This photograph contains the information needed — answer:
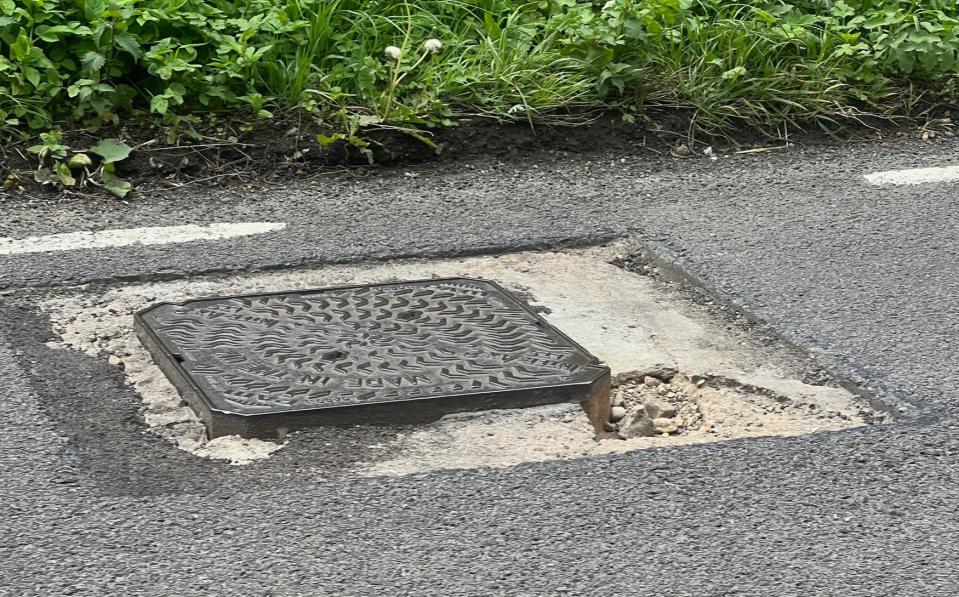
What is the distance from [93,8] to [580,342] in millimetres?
2336

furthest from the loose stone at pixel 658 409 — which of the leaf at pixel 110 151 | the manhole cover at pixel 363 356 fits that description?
the leaf at pixel 110 151

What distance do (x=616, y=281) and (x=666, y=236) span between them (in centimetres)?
37

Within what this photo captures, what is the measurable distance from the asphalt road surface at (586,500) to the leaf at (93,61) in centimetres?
79

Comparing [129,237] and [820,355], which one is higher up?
[820,355]

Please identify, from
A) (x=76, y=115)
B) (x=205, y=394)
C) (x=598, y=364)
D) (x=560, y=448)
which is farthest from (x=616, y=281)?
(x=76, y=115)

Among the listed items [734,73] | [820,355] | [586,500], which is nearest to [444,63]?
[734,73]

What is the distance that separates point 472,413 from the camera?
2.81 m

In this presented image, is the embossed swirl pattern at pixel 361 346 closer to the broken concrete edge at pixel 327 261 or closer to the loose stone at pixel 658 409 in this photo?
the loose stone at pixel 658 409

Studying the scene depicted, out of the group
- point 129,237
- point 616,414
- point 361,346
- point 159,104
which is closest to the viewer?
point 616,414

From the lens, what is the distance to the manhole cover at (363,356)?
2.78 m

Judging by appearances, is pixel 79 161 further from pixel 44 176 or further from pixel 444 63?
pixel 444 63

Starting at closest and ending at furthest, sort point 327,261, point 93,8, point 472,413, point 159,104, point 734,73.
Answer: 1. point 472,413
2. point 327,261
3. point 159,104
4. point 93,8
5. point 734,73

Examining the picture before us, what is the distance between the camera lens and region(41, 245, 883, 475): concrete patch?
268 centimetres

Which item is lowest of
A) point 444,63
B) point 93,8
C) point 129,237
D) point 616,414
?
point 129,237
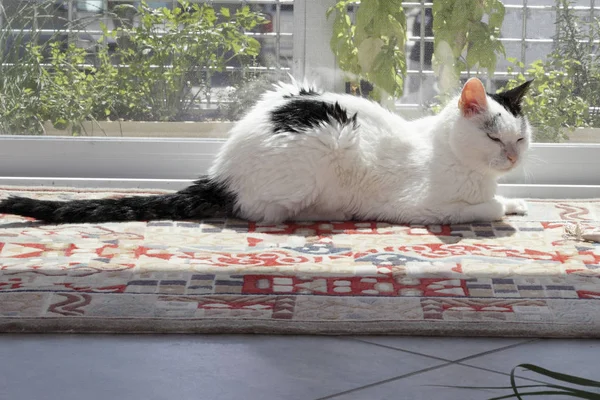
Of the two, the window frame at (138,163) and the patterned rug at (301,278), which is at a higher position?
the window frame at (138,163)

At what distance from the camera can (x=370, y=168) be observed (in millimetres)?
2820

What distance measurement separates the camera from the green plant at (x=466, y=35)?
332 cm

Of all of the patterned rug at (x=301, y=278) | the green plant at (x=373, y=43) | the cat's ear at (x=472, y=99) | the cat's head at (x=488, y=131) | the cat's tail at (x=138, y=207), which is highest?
the green plant at (x=373, y=43)

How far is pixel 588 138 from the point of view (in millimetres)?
3457

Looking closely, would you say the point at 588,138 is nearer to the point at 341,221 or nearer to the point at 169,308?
the point at 341,221

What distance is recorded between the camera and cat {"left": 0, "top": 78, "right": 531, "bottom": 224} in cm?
271

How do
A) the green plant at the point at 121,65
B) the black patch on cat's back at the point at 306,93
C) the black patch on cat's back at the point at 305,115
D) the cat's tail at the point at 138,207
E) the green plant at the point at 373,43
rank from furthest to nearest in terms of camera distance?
1. the green plant at the point at 121,65
2. the green plant at the point at 373,43
3. the black patch on cat's back at the point at 306,93
4. the black patch on cat's back at the point at 305,115
5. the cat's tail at the point at 138,207

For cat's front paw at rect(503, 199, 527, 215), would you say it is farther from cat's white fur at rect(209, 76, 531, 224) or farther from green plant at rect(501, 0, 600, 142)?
green plant at rect(501, 0, 600, 142)

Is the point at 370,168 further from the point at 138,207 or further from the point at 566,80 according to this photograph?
the point at 566,80

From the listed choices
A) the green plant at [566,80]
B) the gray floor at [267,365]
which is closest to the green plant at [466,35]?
the green plant at [566,80]

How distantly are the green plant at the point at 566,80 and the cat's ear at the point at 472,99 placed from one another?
776 millimetres

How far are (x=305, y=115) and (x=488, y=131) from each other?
23.9 inches

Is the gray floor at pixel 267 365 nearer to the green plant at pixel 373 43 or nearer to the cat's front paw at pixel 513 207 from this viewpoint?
the cat's front paw at pixel 513 207

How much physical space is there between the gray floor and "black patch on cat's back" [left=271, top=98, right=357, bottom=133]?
116 cm
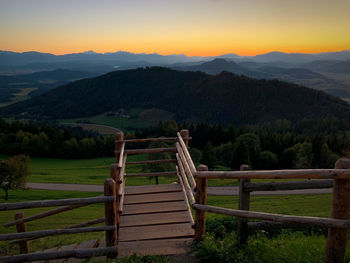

* [Aim]
Extract the lines beginning with the one that contains "Is the gray" and continuing through the end of the records, and reproduce them exactly, leaving out the pictures.

* [Response for this exercise]
Is the gray floor at pixel 267 365 nearer to the green plant at pixel 373 43 or nearer to the cat's front paw at pixel 513 207 from this viewpoint?
the cat's front paw at pixel 513 207

How much physical space is there between the gray floor and "black patch on cat's back" [left=271, top=98, right=357, bottom=133]?
116 cm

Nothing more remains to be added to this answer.